* _GIVEN EXERCISE_
Duplicate the items below, from the line containing "How far is [797,83] from the camera location?" through the end of the items, without changing a character.

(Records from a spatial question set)
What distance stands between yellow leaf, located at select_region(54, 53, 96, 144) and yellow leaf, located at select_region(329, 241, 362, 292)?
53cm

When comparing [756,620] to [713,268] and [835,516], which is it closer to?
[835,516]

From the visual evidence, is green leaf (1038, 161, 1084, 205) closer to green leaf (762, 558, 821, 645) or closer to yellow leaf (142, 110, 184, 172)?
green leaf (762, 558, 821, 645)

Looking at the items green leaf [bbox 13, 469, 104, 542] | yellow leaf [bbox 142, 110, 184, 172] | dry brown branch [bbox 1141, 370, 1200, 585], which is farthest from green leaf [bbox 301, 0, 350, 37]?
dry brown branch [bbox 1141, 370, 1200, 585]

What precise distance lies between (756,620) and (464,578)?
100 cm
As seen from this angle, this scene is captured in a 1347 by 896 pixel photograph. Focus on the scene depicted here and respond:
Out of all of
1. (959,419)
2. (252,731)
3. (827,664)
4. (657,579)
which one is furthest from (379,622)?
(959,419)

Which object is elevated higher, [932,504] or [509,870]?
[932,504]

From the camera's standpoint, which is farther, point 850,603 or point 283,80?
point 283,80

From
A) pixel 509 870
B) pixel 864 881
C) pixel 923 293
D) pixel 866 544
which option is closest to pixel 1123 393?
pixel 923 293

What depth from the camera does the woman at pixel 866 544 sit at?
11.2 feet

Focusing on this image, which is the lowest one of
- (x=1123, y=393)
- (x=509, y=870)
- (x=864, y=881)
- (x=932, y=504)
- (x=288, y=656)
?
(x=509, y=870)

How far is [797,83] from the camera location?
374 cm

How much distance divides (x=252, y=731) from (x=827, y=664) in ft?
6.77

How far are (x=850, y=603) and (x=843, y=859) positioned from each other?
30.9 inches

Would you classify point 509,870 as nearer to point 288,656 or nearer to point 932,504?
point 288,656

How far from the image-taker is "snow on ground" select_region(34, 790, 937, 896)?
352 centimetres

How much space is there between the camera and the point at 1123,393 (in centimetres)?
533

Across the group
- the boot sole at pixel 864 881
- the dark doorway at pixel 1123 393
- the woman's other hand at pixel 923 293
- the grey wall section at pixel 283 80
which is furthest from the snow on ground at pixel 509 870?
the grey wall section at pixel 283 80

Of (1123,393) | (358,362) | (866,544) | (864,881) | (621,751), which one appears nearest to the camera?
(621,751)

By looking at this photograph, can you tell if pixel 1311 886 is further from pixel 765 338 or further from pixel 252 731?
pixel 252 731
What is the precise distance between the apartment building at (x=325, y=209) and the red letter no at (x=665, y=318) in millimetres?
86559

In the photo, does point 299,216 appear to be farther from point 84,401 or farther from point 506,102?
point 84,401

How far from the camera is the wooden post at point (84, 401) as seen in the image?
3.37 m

* _FULL SOLUTION_
How far is [797,83] from the camera location?
374 cm

How much distance divides (x=252, y=731) from (x=827, y=664) in ft?
6.77

How far are (x=850, y=603) and (x=843, y=859) positioned from each other?
30.9 inches

Would you classify point 509,870 as nearer to point 288,656 or nearer to point 932,504?
point 288,656

How far from the image-taker is "snow on ground" select_region(34, 790, 937, 896)?
352 centimetres

How much space is there between the camera and the point at 1123,393 (in centimetres)?
533

Across the group
- the boot sole at pixel 864 881
- the dark doorway at pixel 1123 393
- the woman's other hand at pixel 923 293
- the grey wall section at pixel 283 80
which is furthest from the snow on ground at pixel 509 870?
the grey wall section at pixel 283 80

Of (1123,393) | (358,362) | (866,544) | (864,881) | (621,751), which one appears nearest to the camera?
(621,751)

By looking at this photograph, can you tell if pixel 1311 886 is further from pixel 765 338 or further from pixel 252 731?
pixel 252 731
What is the precise distance between the apartment building at (x=325, y=209) and the red letter no at (x=665, y=318) in millimetres?
86559

In the photo, does point 299,216 appear to be farther from point 84,401 or farther from point 506,102?
point 84,401

How far from the camera is the wooden post at point (84, 401) as seen in the image?
3.37 m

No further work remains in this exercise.